** Information provided follows **

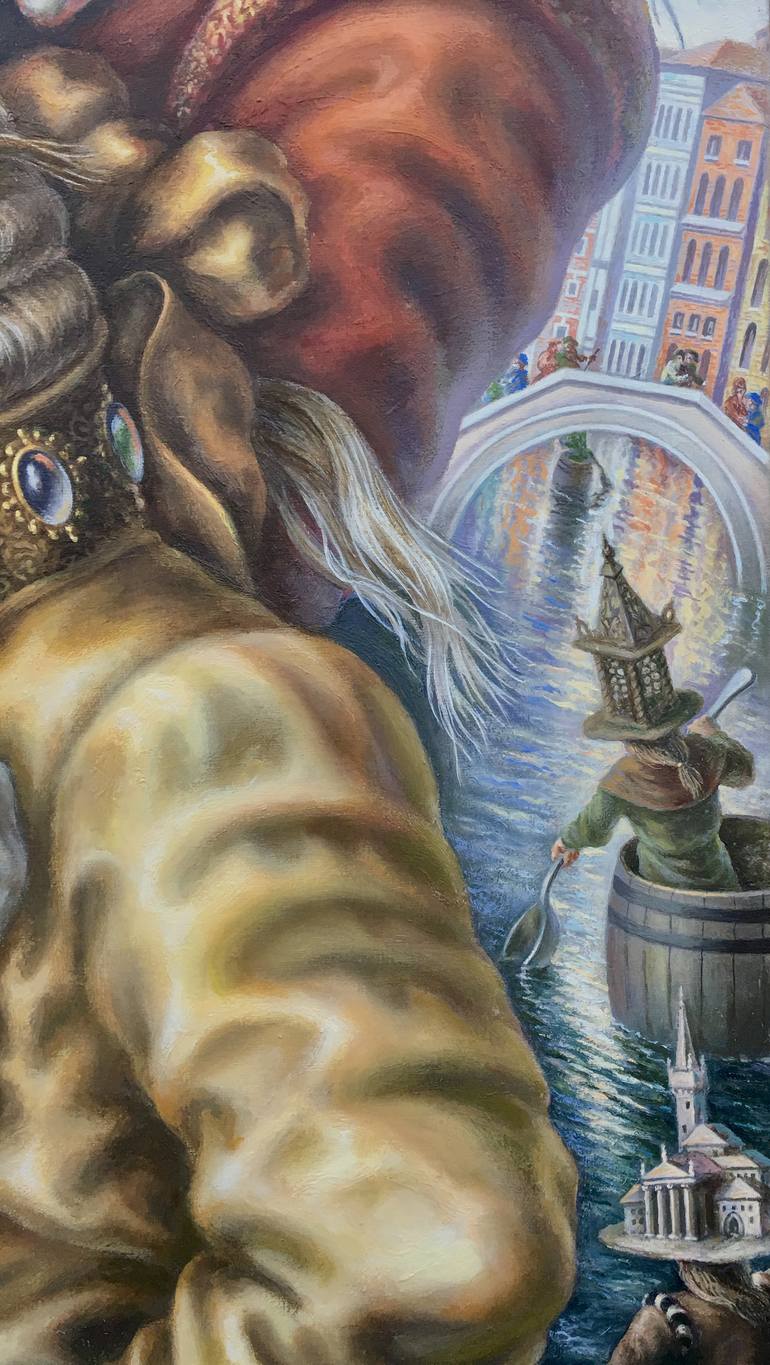 Original Figurative Fantasy Painting by Alexander Donskoi
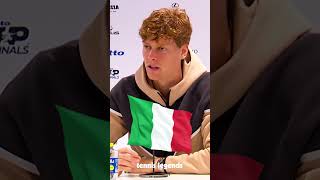 Jannik Sinner Speaks Italian amp German at Press Conference [upl. by Annodahs]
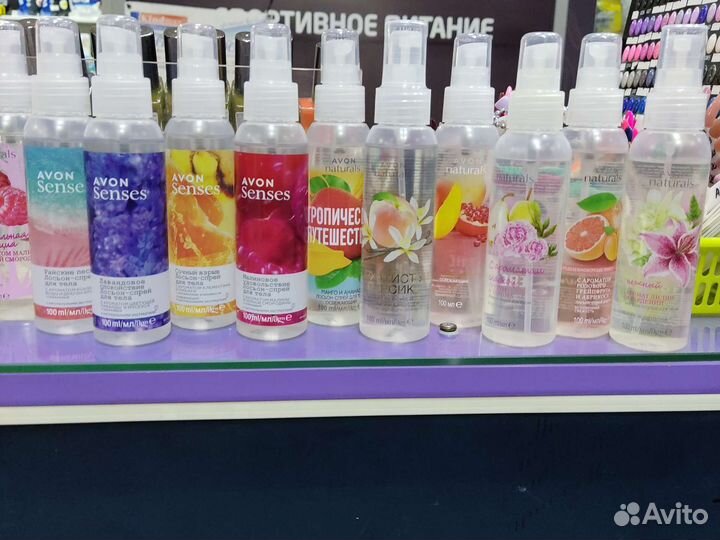 Фруктовые спреи для тела Avon и Victoria Secret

** End of Information provided **

A verbatim copy of the material, pictures excluded, is what must be produced.

* Answer box:
 Original Figurative Fantasy Painting by Alexander Donskoi
 Jannik Sinner Speaks Italian amp German at Press Conference [upl. by Annodahs]
 Фруктовые спреи для тела Avon и Victoria Secret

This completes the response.